(TASK STATEMENT) Extend the garden account of the toppled spruce and the smashed owl nest box, picking up right after its last sentence.

(SELECTED PASSAGE)
Everything that I’d planned on getting into the ground had been planted. Most all to the woody plants that perished over the past winter (and there’s been a lot, more so than I can recall previously), had been removed. I have kept up with the weeding, at least that was the case until we returned home from the ACS (American Conifer Society) Central Region’s Annual Meeting earlier this month. The rapidity with which the weeds shot-up made it look as though we’d been away for a couple of weeks rather than the 3 days we’d spent in Dayton, Ohio with fellow Cone-Heads.

But the jungle of weeds was tamed, nearly all of the new conifers found a home in the garden (after all I did have a lot of vacancies to fill), and besides, back in early June it was still relatively cool and rains were still plentiful. Then the Summer’s heat got turned on!

Being homeowners of an old house means there’s never a lack of things that need doing, so as Andreas’ school year had ended, she set her sights on organizing the basement (and by she I mean “we”). It was fine really, I mean I’m of an age where I can not work outdoors all-day like I used to. Despite the temperatures being in the mid-to-upper 90’s and matching humidity, the basement was a refreshing mid-60’s, so it was working out pretty well all in all.

Then one afternoon around 3:30 (just when it was really getting toasty outside), and I was walking some trash to the bins I happened upon this:

A Norway Spruce tree, that I’d topped and stripped of branches year’s ago, so that I would have a place to hang another nest-box for the smaller owls (Screech & Saw-Whet’s) had fallen over, and it wasn’t even a breezy day!

Of course there was a large rock that has been laying-in-wait for just this day, as the nest box landed squarely on it, smashing it to pieces! As I gently lifted some of the larger sections, I was surprised not by an owl or owlets but a very strange looking squirrel. Its’ small size, somewhat over-sized, black eyes and fur color, clearly made it a Northern Flying Squirrel. We’ve had Flying Squirrels in other nest-boxes on the property.

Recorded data

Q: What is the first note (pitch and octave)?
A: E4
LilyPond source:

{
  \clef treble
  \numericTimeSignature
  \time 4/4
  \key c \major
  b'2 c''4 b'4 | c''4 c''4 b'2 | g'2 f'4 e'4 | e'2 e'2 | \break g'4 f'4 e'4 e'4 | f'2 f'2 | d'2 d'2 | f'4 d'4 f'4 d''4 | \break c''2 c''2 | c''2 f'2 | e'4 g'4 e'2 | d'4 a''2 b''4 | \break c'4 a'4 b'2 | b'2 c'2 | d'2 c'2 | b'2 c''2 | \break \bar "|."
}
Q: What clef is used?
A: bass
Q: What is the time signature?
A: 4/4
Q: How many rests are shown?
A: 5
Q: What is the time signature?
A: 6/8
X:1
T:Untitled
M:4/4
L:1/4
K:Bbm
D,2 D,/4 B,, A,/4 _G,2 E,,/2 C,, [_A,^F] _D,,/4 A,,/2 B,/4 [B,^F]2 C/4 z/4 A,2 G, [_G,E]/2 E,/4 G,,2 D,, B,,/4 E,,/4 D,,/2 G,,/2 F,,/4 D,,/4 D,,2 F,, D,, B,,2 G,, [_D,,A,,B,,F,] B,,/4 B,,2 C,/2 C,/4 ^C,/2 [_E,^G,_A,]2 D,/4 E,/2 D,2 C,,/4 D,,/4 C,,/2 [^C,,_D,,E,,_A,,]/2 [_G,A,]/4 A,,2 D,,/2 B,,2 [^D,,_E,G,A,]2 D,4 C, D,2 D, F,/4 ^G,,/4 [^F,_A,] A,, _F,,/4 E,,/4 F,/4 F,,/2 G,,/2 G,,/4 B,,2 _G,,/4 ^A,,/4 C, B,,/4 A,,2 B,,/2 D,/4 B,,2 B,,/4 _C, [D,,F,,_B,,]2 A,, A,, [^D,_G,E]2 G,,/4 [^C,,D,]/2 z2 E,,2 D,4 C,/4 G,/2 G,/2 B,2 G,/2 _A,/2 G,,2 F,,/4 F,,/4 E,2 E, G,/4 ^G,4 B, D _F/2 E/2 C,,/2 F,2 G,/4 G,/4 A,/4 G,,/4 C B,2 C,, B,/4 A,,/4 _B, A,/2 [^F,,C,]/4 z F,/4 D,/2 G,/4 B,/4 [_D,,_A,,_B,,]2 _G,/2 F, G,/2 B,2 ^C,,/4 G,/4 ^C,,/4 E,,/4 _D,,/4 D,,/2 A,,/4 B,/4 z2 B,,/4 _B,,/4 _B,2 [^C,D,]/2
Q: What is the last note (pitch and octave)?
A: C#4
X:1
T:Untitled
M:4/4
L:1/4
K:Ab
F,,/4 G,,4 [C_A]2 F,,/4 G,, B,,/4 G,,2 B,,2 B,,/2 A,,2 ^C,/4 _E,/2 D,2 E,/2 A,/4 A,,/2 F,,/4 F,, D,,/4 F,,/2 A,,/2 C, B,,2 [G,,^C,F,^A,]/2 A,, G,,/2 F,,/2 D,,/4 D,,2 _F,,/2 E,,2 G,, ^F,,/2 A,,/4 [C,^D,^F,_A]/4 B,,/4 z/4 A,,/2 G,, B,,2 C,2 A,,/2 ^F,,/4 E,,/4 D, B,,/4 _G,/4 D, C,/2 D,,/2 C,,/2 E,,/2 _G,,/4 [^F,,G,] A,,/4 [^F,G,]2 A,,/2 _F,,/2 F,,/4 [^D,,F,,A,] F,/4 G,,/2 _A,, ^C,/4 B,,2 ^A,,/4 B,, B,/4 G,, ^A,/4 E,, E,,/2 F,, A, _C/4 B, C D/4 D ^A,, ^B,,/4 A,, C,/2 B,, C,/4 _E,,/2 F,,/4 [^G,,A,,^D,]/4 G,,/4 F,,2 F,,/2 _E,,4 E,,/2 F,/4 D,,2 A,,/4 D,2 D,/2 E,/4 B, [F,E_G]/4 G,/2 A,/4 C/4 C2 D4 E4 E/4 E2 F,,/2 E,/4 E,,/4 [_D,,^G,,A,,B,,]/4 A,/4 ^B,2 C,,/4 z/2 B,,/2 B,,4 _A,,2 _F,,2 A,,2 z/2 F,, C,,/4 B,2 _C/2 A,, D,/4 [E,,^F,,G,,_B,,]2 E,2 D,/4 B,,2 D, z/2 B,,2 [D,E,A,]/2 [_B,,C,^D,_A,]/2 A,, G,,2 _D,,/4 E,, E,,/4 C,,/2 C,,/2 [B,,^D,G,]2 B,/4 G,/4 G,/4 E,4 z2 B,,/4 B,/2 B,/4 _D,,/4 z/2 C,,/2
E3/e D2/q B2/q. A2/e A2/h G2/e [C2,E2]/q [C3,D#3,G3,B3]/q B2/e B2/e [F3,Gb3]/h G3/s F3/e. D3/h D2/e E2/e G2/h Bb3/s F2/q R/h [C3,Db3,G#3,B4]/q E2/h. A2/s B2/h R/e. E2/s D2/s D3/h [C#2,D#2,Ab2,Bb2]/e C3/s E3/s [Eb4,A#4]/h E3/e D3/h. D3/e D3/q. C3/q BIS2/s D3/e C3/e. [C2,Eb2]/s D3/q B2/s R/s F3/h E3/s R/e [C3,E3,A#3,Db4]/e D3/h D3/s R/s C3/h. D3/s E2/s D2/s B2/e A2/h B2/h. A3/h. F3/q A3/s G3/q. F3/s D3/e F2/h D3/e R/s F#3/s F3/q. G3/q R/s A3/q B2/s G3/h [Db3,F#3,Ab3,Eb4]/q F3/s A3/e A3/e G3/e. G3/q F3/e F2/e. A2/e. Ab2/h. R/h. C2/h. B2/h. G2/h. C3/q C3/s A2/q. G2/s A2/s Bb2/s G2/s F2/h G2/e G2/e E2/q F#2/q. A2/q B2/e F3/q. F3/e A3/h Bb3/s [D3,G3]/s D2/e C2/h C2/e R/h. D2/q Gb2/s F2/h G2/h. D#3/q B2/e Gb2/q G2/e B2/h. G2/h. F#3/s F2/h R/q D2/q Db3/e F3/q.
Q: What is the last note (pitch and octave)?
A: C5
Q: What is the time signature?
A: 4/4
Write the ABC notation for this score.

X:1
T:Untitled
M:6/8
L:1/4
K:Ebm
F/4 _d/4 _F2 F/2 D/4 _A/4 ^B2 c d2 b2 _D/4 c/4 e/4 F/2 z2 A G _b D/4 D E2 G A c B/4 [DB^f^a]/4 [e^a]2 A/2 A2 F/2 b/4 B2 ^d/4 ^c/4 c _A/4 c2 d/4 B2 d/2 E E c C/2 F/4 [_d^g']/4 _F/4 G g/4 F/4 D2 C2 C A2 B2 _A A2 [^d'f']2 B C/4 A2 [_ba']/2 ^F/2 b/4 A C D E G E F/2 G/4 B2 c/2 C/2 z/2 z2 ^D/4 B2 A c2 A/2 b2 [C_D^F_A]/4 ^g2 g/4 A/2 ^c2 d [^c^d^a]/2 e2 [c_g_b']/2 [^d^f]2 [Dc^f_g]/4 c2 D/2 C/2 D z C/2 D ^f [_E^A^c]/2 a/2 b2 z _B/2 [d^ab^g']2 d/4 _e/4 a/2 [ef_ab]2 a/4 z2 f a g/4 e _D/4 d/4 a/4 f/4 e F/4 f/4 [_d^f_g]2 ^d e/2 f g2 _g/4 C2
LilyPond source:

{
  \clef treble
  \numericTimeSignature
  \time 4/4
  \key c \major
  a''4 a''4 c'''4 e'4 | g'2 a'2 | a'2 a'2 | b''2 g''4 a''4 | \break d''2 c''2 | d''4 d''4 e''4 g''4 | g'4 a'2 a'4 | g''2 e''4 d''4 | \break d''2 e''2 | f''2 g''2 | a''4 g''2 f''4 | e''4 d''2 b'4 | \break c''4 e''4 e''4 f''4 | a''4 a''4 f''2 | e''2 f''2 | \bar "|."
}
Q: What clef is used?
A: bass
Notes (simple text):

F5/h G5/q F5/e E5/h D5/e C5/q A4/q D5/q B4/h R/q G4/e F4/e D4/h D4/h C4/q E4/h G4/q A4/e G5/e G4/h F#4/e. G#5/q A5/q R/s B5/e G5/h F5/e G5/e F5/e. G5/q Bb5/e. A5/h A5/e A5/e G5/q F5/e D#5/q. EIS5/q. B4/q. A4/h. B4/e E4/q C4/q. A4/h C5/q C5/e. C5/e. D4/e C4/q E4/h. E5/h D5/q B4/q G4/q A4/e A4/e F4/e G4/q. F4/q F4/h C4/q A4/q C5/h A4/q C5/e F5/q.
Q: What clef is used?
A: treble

(RESULT BELOW)
The strange part to me, was the very wideness of her body as well as a somewhat clumsy and labored gait as she made her retreat downhill and under the cover of a large Hosta. This was either a very pregnant mom-to-be, or she was making her escape with her young tucked up and under her sail-like flaps of fur. As I stood there trying to think of all of the bad things that could happen to her and young, my eyes were attracted by movement overhead. Papa-F S. came sailing down from above, flared and landed on the trunk of another large Norway Spruce and then quickly scurried up out of sight into the branches above.

OK, I guess I’m putting up another Nest-Box on this tree. Certainly not something on my list of things to do today, but certain calamity awaited this now-homeless family and I wasn’t even sure I had all of the supplies on hand.

First thing was to get out the ladder remove all of the branches from the section of trunk above and below where the box was to be mounted. Ideally the box should be mounted a good 20ft or more up off the ground, however my ideal weight for climbing up that high into trees is years behind me, and they were just going to have to make due with less than ideal.

As I had no plans to preform any tree-topping, that meant I would have to place a metal collar around the trunk several feet above where I would hang the nest-box, in order to prevent out many resident Red Squirrels from climbing down the trunk from above, and making a meal of my intended occupants as well as taking over their new home. After I’d secured the metal flashing, I decided I needed to remove several additional branches (above the collar) to stop marauders from safely leaping from those branches and grabbing the tree trunk below the collar. So down I went, and higher up the ladder got extended, to a height taller than what’s shown here, and off went more branches.

Then I needed to round up the wood and fasteners, haul out the saw horses and required tools and get busy. This nest-box came together rather quickly, and I had a bag of wood shavings on hand (from my Good Buddy Don), so I added a generous 5-6″ worth into the box.

I returned to what was left of the old box hoping Mom might have gone back to her former place of security, and coax her into the new box (I had not attached the roof yet) but there was no sign of her or any youngsters.

Living with Red Squirrels for 3 plus decades, I’ve come to know them as persistent, to say the least. I thought of one more thing I could add as a deterrent, and that was a covering the roof with aluminum This would prevent the “Red Villains”, from gaining any purchase, in the event one felt embolden enough to jump down off the tree trunk (above the upper metal collar) and land on the nest-box roof. A feat probably done only once as they’d go sliding right off!

Confidant that I’d done the best that I could, to give my charming if rarely-seen “Honey-Glider” co-residents, a snug (and Red-Squirrel proof) home, I looped a rope around the new box, and grabbed the drill to rebore the holes to bolt the box to the tree.

And got the new box hung, all in about 3-4 hours. As I said earlier it was a hot day (wicked-hot), and I was completely oblivious about the fact that Andrea had been taking any pictures of any of this. Fortunately she did or as with every other thing of interest that’s transpired of late, I’d have nothing to post about. I did place another metal collar around the lower part of the tree (to keep the Red Pillagers from climbing up the trunk) but by the time that happened Andrea had already had enough of my nonsense and retreated indoors.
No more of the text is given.